Clerks auteur Kevin Smith is planning a project that moviegoers can really sink their teeth into. The proposed film is called Tusk, and it's based on an elaborate (and thankfully bogus) roommate-wanted ad placed in June by prankster Chris Parkinson from Brighton, England. Parkinson wrote that he was pining away for his deceased walrus pal, Gregory, offering free rent to anyone willing to wear a walrus costume and make walrus noises for a couple of hours each day. (What, no complimentary bucket of chum for breakfast?)

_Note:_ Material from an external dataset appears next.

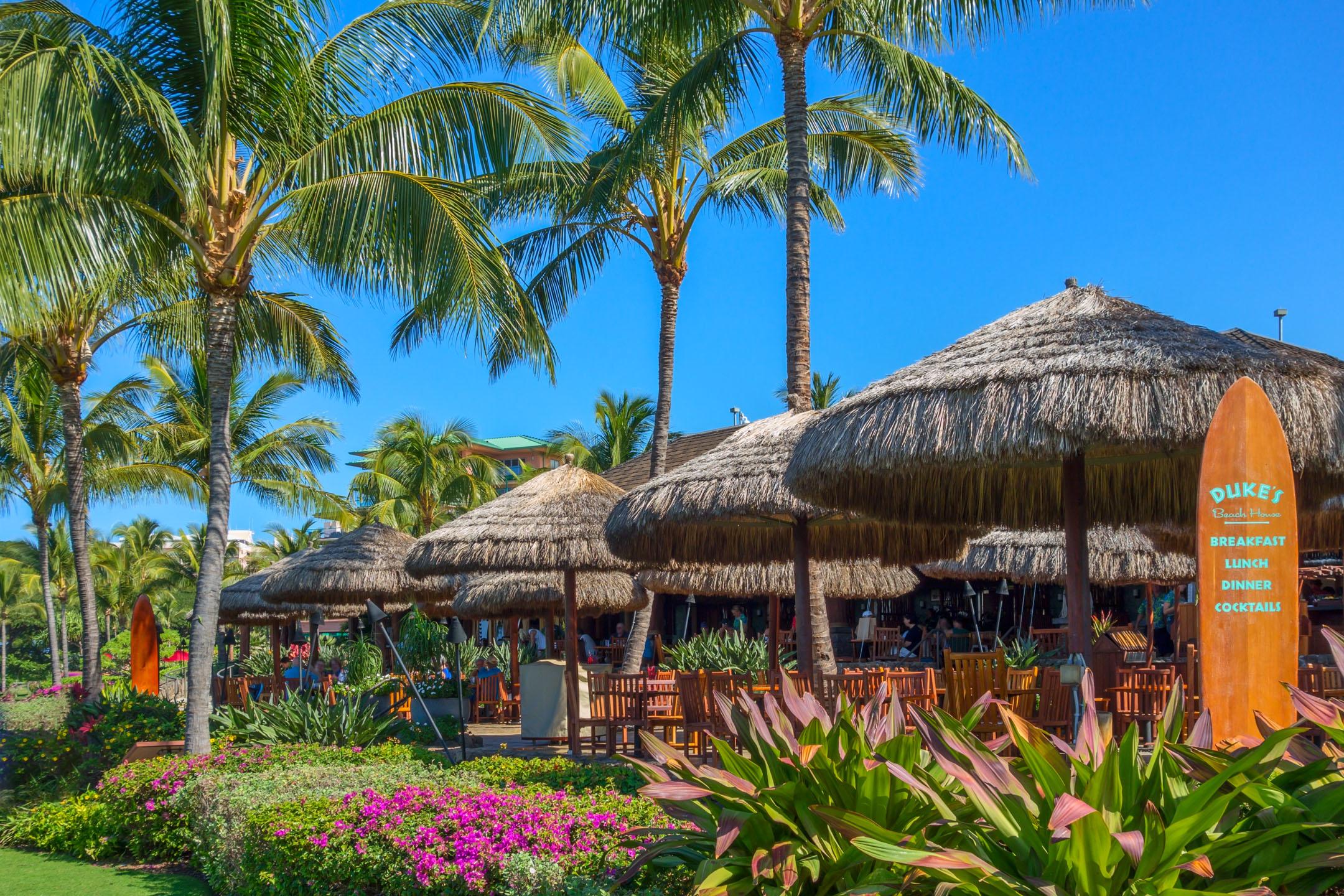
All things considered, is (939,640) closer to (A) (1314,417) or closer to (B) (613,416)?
(A) (1314,417)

Smith explains his creative vision in a Hollywood Reporter blog post: "I began reconstructing the whole thing as an old British Hammer horror film, in which a mad scientist intends to sew some hapless lodger into counterfeit blubber, creating a chimera in an effort to answer the ultimate riddle, 'Is man, indeed, a walrus at heart?'" It's a question we've all pondered at one time or another, that's for sure.

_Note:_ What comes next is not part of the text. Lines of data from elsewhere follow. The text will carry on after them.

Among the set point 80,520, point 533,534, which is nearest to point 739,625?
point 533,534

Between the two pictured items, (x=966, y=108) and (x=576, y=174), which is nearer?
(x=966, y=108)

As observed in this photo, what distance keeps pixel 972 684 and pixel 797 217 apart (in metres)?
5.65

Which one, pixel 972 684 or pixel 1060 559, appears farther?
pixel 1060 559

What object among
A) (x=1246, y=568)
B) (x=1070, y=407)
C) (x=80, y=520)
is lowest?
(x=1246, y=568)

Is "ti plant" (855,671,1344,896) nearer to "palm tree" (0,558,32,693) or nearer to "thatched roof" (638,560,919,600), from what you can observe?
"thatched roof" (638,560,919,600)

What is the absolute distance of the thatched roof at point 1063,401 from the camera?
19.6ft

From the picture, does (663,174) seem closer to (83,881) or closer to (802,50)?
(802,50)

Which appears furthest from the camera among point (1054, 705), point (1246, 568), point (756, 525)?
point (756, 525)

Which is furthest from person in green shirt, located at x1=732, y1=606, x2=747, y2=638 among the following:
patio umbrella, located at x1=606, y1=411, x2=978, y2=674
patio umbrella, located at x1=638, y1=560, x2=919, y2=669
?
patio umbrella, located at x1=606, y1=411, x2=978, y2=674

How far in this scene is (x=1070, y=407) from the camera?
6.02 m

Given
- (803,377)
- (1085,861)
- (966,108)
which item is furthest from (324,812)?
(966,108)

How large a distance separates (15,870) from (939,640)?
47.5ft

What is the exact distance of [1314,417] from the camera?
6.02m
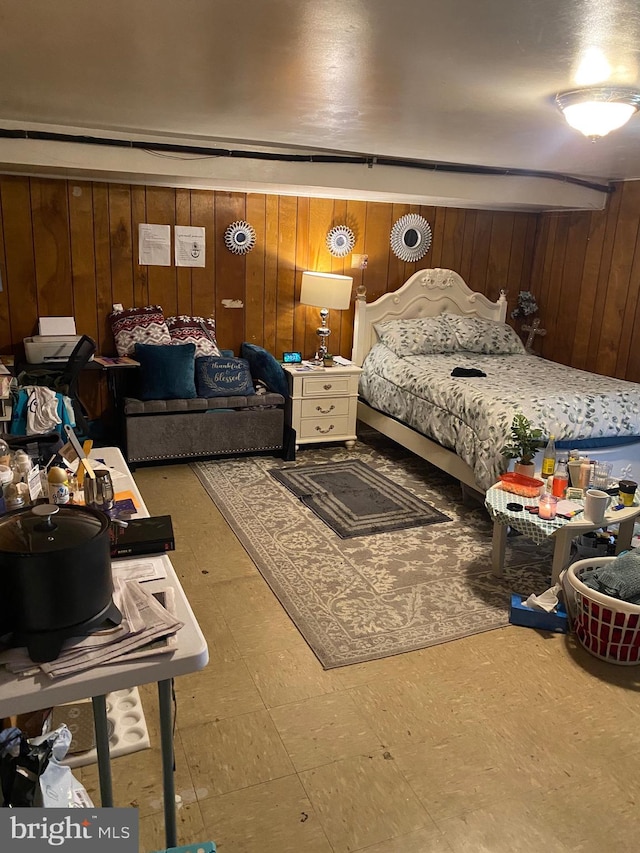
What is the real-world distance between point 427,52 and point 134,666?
6.30ft

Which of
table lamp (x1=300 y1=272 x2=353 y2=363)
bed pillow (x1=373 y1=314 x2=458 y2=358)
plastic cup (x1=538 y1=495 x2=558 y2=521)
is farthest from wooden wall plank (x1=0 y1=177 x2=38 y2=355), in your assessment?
plastic cup (x1=538 y1=495 x2=558 y2=521)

With ads forming the nexus of art and commerce, and many modern movies packed with product placements anyway, it's high time an ad served as the basis for a motion picture. That Parkinson's ad was both real and fake—placed as paid media, but still a work of "fiction"—makes the whole Tusk concept even more deliciously post-modern and ironic. And even if the movie never gets made, the story's generating plenty of publicity for Smith and everyone associated with the project.
Which bring us to Justin Long, who the director wants as the guy in the walrus suit. Such casting strengthens Tusk's adland ties, as Long famously portrayed the Mac in Apple's benchmark "Get a Mac" campaign.

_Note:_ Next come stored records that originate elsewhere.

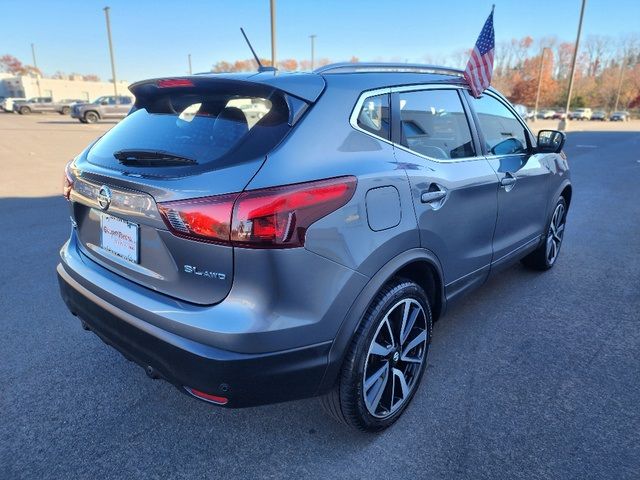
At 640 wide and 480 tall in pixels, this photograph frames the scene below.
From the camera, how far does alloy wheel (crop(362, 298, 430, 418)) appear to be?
231 centimetres

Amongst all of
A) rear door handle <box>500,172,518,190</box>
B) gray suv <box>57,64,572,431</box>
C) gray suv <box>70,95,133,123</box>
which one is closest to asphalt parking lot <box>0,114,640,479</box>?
gray suv <box>57,64,572,431</box>

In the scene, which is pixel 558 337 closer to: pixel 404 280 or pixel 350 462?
pixel 404 280

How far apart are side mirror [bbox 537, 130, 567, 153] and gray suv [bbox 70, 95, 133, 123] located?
2881 cm

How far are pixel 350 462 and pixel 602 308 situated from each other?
2.82 m

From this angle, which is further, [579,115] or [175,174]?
A: [579,115]

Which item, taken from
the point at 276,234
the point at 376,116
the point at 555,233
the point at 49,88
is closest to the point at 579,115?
the point at 555,233

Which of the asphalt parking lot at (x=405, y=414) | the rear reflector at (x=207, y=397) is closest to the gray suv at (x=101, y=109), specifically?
the asphalt parking lot at (x=405, y=414)

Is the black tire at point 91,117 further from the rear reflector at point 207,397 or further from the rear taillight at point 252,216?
the rear reflector at point 207,397

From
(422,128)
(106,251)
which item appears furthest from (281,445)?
(422,128)

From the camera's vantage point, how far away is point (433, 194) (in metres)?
2.46

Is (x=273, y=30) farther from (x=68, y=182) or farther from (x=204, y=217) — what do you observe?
(x=204, y=217)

Judging by Long's response to Smith's proposal, the actor's pretty stoked: "I don't know what to say … I'm nauseated, I'm terrified, I'm thoroughly confused in the most entertained way. I'm in. I'm definitely in. I didn't think Ed Gein and Boxing Helena would ever fuck and have a more deranged baby. You are a twisted imaginative talented motherfucker and I'd love to go on this trip with you.'"
Hmm, blubber, whiskers … you know, Smith could just play the walrus himself.
Or maybe John Hodgman's available. Goo goo g'joob!